[Stored entries]
START

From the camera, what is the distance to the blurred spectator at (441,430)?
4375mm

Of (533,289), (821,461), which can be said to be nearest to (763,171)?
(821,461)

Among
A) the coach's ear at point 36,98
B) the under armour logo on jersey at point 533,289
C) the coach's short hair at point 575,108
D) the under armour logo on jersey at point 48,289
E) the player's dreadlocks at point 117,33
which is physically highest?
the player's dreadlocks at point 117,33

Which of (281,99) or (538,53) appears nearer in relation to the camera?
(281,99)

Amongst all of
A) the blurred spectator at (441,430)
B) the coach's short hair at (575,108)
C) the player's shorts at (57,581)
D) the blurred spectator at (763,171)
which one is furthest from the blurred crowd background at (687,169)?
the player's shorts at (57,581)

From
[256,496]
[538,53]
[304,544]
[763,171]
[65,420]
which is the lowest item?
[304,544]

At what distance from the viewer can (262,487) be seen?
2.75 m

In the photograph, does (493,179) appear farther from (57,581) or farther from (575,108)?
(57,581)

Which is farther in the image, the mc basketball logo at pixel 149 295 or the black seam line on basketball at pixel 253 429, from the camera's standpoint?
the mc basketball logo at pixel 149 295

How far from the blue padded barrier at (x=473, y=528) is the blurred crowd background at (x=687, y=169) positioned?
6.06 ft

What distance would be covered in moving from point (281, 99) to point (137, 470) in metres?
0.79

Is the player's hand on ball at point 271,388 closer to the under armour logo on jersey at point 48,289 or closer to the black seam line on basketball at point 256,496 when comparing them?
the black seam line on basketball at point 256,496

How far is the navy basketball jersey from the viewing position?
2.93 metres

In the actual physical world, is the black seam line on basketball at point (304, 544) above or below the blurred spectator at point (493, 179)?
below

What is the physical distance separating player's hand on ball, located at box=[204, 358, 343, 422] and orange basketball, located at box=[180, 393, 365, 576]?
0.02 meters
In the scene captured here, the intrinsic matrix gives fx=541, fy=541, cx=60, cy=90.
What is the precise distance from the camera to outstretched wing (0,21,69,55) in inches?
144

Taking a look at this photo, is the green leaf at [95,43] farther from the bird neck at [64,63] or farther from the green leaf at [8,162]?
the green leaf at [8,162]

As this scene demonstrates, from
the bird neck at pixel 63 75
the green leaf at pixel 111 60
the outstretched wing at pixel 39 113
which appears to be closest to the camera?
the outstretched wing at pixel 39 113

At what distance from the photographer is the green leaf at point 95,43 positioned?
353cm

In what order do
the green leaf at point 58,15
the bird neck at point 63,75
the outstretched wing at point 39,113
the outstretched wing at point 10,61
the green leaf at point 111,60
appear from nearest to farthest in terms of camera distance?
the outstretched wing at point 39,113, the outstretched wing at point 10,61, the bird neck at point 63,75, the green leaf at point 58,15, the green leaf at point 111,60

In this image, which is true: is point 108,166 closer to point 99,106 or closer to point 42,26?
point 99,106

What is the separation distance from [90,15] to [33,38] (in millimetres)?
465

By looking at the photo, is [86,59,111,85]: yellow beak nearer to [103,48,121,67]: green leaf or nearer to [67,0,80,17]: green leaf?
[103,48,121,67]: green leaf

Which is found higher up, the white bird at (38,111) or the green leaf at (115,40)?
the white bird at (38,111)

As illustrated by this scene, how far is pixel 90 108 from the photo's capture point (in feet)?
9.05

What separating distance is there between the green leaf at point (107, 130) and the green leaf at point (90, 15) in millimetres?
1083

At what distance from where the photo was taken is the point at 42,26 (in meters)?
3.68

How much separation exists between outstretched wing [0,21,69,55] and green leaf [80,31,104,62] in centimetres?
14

END

Task requirements: Please copy out the entries word for word, from the line containing "By looking at" through the end of the entries, including both of those lines.

Final result:
By looking at the photo, is [86,59,111,85]: yellow beak nearer to [103,48,121,67]: green leaf or nearer to [67,0,80,17]: green leaf?
[103,48,121,67]: green leaf

Which is found higher up, the white bird at (38,111) or the green leaf at (115,40)?
the white bird at (38,111)

As illustrated by this scene, how far is pixel 90 108 from the photo's capture point (in feet)?
9.05

What separating distance is there between the green leaf at point (107, 130) and the green leaf at point (90, 15) in millimetres?
1083

At what distance from where the photo was taken is the point at 42,26 (in meters)?
3.68

How much separation exists between outstretched wing [0,21,69,55] and green leaf [80,31,104,62] in centimetres?
14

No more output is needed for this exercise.